Faith in Hitler gone, says Nazi youth
With U.S. 7th Army, Sicily, Italy (UP) – (July 15, delayed)
There is evidence the youth of Germany – at least the youth fighting on Sicily – have lost faith in the Hitler regime.
One young German prisoner told American officers:
Life in Germany today is the most modern form of slavery.
Lack of opposition puzzles U.S. pilots
With U.S. forces, Sicily, Italy (UP) – (July 15, delayed)
Failure of Axis planes to attack U.S. forces with any semblance of strength constitutes one of the major mysteries of the Sicilian campaign, U.S. officers said today.
The Americans had expected plenty of air battles over Sicily.
Italian prisoners said there were simply no pilots to take up their planes and that at the Comiso Airfield, German air personnel pulled out as the Americans pushed toward the field.
Harold Boyle, representing the combined U.S. press, said in a dispatch datelined July 14 that one reason for the “fading Axis air strength” was the Allied bombing attack that wrecked Comiso.

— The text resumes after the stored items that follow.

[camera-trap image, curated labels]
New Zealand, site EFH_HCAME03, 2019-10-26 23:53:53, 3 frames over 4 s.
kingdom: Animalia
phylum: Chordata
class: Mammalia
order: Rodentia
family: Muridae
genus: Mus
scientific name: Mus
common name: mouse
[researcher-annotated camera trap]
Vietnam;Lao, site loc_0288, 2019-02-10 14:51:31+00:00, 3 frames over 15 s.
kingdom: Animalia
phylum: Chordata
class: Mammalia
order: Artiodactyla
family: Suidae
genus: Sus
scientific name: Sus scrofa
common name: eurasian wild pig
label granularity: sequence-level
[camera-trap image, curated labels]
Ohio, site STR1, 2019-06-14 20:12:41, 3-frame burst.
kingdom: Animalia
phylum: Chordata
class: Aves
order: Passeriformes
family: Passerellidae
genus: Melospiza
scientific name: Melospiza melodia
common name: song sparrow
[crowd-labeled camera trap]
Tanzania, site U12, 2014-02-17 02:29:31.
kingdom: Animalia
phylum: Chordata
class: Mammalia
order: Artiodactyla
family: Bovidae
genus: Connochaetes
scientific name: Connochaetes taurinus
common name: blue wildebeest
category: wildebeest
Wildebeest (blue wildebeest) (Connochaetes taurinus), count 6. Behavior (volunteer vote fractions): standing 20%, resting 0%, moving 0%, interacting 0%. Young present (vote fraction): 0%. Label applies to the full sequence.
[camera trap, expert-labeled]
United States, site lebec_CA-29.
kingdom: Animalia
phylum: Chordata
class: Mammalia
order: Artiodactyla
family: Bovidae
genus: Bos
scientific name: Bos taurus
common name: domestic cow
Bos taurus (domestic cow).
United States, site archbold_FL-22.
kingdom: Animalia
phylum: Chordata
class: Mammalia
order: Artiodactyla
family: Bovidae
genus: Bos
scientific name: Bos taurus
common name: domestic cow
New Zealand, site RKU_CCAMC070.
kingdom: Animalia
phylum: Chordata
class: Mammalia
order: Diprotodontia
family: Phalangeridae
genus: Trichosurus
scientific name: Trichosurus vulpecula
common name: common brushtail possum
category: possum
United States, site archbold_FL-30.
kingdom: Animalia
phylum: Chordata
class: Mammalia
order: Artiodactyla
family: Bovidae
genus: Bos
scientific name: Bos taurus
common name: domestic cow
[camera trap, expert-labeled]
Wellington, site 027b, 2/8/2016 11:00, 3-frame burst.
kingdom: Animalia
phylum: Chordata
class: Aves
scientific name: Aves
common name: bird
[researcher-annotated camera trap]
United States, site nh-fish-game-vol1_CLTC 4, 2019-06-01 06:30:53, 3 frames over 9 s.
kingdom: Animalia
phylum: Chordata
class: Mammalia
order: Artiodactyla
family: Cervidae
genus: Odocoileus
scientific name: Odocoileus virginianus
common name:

The airfield, Boyle wrote, was strewn with bodies of German soldiers, pockmarked with huge craters and covered with wreckage of 75-100 enemy planes ranging from transports to fighters.
Yanks use pistols, stop Axis tanks
With U.S. troops, Niscemi, Sicily, Italy (UP) – (July 13, delayed)
The men of the 2nd Battalion, who went through the hell of Hill 41, marched into Niscemi today.
With a single anti-tank gun, they refused to yield before a mass attack by 20 German tanks and used pistols on the enemy armor when they had nothing else.
They even staged a counterattack.
Of the 48-hour flight, Capt. Robert Irvine of Framingham, Massachusetts, said:
You’re supposed to have anti-tank guns against tanks, not supposed to fight them with your hands. But that’s almost what we had to do.
I saw tanks knocked out by mortars. I saw men stand up in slit trenches and shoot pistols and grenades at them. One man even threw an anti-tank rifle grenade at a tank from close range and he set it afire.